QUOTED PASSAGE
PHILOSOPHY OF JOURNALISM
AGGREGATED/CURATED NEWS POSTS
FOUR PERSON INTERVIEW NEWS STORY
PHILOSOPHY OF JOURNALISM
AGGREGATED/CURATED NEWS POSTS
FOUR PERSON INTERVIEW NEWS STORY
Citizen journalists can be defined as people of the general public that analyse and share news by the means of the Internet.
‘A woman passing a serious car accident snaps a smartphone picture and posts it on her Facebook chat site with the caption, ‘bingle on the highway, hope everyone is okay‘ is an example of how citizen journalism takes place.
On the ABC’s website, the issue of citizen journalism has been addressed through the likes of interviewing a citizen journalist themselves, Mount Gambier resident, Josh Lynagh.
Lynagh started Limestone Coast Community News in 2013 and has since, reached 11,000 likes on his Facebook page. This is more than what Mount Gambier’s local newspapers Facebook page has (4,500 in 2014).
“I’ve always had a real interest in the community and what’s going on.
“I would just post the SAPOL (SA police) Limestone Coast page updates…from then I started doing fire or severe weather warnings and I started getting people messaging me about community events.”
‘Can you think of a better example of freedom of speech – or freedom of the press for that matter – than social media and citizen journalism? We’re free to express our opinions as we see fit.’
However, there is belief that citizen journalism is going to be the downfall of the industry.
‘… it gets more difficult for all of us to decide what to believe. With traditional journalism, it was safe to assume for a long time that the information we were getting was factual. Checked and re-checked for accuracy.’
“I’m literally just a guy who is very interested in the community and what’s going on,” explained Lynagh to ABC.
Citizen journalism isn’t so harmful, and both professional and citizen journalists can co exist, just as they do today.

Collected data entries:
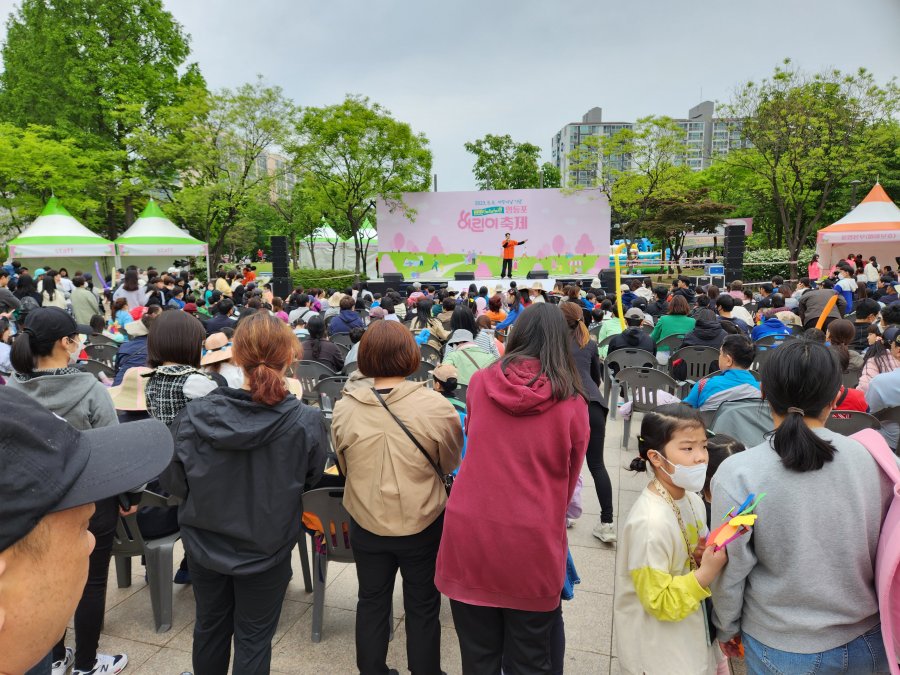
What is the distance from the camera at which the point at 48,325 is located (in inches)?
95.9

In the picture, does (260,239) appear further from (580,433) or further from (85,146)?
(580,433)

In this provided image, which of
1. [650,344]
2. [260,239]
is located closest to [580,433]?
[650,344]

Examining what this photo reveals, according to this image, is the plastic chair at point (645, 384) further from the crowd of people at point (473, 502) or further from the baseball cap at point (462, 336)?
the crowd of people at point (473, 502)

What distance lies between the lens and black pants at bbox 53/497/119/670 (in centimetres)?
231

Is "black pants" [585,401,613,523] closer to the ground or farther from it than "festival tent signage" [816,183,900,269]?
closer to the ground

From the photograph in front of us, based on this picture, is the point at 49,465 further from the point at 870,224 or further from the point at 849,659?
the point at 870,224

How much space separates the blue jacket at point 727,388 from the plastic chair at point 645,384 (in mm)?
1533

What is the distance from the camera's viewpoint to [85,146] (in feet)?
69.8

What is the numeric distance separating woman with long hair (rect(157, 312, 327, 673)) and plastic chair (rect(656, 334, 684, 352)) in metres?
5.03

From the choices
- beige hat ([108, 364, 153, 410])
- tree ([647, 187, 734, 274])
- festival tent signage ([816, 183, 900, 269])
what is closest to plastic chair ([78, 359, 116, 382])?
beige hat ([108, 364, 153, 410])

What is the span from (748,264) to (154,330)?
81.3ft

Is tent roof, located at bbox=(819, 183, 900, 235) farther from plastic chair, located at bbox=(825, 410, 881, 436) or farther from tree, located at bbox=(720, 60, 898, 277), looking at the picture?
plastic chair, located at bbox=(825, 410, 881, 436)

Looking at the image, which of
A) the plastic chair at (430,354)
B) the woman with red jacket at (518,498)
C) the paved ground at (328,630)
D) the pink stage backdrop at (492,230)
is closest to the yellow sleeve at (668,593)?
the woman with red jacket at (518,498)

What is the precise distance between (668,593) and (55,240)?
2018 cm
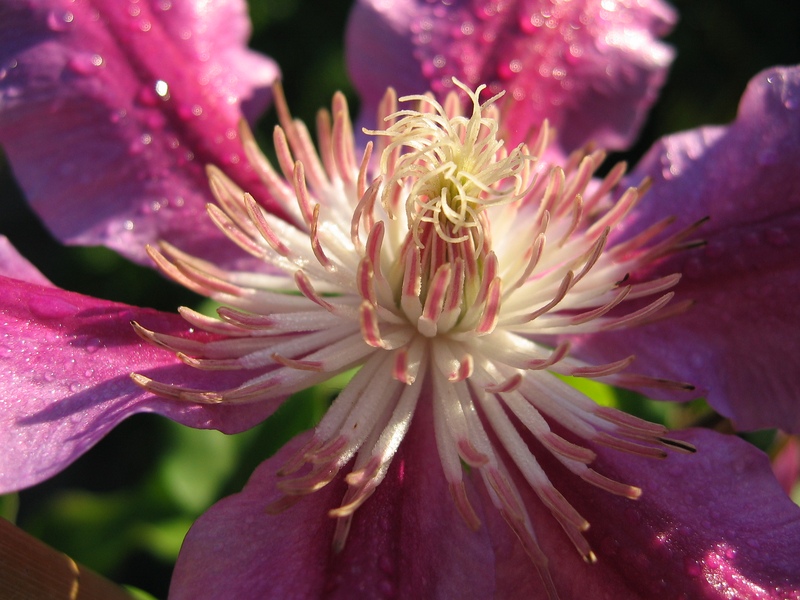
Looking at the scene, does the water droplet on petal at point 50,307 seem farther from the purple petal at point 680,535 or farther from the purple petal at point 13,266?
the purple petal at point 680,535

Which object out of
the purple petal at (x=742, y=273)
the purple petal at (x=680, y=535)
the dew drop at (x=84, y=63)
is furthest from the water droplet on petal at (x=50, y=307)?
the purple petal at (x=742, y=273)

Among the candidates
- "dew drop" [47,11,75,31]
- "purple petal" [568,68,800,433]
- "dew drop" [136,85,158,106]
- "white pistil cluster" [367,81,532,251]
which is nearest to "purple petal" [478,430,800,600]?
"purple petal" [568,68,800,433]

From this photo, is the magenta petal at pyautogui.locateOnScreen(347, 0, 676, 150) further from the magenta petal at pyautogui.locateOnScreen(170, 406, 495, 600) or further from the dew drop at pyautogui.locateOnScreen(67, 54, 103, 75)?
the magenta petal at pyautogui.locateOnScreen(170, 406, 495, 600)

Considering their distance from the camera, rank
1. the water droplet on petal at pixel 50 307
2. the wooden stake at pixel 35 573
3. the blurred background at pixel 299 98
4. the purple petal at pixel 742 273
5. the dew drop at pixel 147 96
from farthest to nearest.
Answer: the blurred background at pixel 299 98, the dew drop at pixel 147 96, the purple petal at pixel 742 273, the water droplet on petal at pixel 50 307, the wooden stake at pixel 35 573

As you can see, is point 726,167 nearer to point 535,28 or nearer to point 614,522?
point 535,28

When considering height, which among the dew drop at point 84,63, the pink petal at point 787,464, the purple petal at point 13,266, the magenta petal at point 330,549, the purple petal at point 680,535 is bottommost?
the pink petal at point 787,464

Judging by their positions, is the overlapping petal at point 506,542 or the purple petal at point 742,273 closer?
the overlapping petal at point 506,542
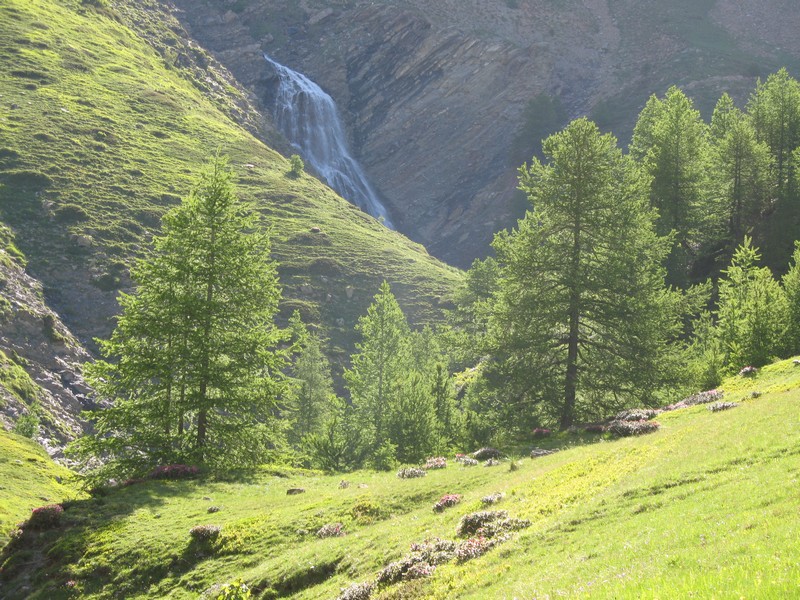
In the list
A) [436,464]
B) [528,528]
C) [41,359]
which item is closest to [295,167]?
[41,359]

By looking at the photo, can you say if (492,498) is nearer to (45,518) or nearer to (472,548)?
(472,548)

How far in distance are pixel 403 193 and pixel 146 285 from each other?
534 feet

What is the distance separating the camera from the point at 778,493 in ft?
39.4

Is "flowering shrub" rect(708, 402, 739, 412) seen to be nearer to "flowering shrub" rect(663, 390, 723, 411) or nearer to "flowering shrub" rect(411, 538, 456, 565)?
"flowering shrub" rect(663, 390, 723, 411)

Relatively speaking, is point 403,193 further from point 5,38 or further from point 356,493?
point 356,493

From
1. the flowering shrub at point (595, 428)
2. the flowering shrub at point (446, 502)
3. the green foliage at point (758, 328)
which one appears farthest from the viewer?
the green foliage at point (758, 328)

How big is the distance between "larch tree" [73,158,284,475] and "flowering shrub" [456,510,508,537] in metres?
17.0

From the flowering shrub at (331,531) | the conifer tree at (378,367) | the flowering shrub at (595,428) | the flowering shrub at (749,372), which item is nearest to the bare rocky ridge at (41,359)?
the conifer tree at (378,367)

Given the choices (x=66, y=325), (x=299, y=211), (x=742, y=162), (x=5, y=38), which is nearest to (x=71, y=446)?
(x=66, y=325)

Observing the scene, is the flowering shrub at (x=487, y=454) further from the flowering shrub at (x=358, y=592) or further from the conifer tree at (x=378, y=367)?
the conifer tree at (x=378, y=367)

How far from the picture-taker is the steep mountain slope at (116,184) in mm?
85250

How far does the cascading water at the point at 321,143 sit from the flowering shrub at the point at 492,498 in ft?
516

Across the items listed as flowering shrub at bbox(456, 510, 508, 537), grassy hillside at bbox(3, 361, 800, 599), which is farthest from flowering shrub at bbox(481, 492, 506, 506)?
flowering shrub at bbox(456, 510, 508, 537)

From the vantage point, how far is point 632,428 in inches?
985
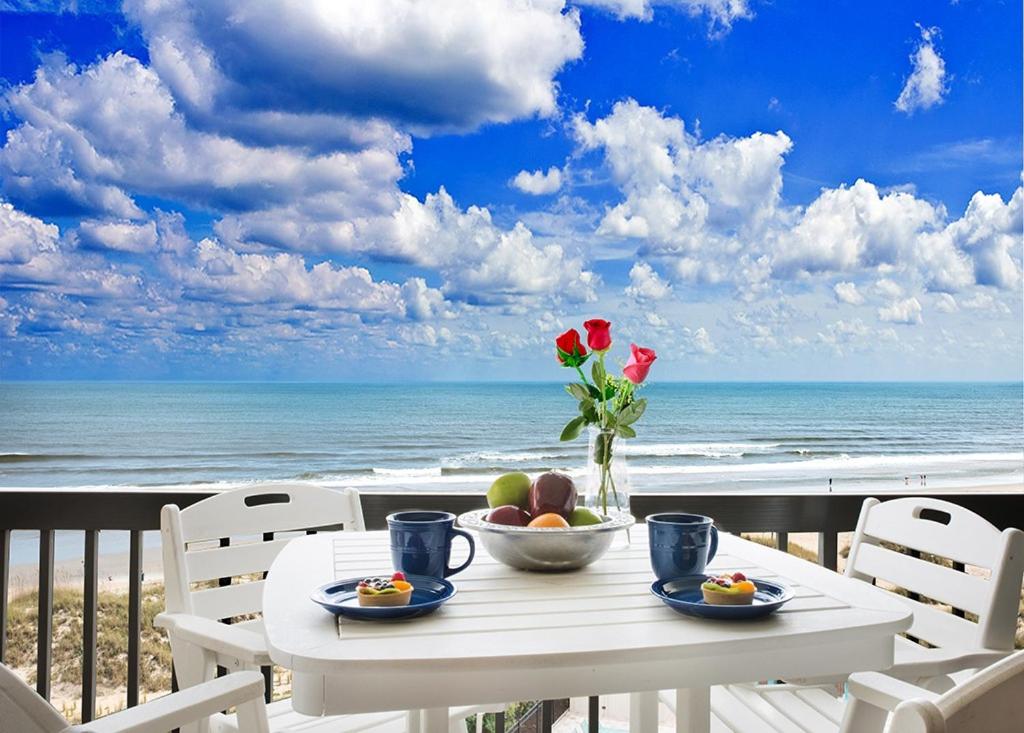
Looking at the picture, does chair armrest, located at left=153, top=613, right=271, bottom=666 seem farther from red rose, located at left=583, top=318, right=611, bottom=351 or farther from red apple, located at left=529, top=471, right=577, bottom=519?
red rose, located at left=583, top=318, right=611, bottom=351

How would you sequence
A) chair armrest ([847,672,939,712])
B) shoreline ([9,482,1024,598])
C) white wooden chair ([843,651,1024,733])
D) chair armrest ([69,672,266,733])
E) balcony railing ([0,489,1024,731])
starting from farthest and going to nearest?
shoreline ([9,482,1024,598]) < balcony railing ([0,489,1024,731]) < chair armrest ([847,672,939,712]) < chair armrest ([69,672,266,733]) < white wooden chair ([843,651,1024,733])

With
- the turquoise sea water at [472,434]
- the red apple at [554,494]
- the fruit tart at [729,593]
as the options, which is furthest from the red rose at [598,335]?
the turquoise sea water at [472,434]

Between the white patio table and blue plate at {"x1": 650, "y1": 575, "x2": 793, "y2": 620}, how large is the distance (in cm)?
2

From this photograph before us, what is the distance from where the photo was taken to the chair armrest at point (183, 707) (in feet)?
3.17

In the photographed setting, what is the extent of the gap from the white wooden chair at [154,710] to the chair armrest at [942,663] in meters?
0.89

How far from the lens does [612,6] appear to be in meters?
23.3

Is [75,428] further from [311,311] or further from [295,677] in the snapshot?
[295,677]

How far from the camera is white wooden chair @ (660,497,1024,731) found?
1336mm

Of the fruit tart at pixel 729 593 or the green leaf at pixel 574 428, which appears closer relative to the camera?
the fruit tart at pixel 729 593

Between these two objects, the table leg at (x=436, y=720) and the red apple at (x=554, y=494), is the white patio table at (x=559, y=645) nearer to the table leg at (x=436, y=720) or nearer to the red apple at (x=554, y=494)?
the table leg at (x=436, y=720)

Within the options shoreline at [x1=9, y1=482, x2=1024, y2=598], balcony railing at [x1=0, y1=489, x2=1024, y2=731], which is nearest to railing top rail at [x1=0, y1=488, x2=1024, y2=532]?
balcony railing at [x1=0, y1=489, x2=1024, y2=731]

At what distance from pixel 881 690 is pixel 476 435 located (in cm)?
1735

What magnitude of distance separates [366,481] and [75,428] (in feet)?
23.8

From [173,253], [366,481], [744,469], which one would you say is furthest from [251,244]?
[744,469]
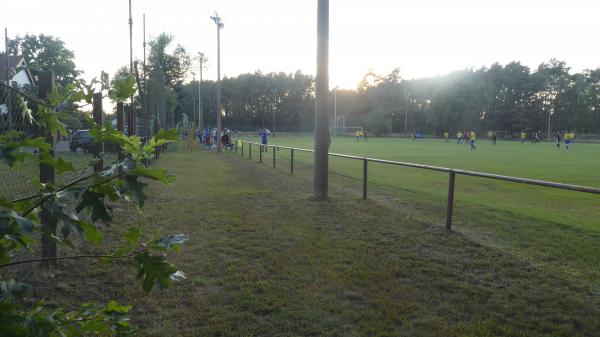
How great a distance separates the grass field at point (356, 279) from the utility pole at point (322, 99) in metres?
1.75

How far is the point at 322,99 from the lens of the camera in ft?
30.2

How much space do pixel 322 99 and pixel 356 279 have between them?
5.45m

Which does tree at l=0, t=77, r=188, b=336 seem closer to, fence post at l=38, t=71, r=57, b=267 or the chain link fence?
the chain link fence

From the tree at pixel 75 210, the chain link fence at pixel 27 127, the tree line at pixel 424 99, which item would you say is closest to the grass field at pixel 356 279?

TASK INSTRUCTIONS
**1)** Set down the citizen journalism text word for word, from "On the ABC’s" up to and including "resident, Josh Lynagh.".
**2)** List every number that appears in the citizen journalism text.
These items were gathered from a different source than the text.

SOLUTION LIST
**1)**
On the ABC’s website, the issue of citizen journalism has been addressed through the likes of interviewing a citizen journalist themselves, Mount Gambier resident, Josh Lynagh.

**2)** 2013, 11,000, 4,500, 2014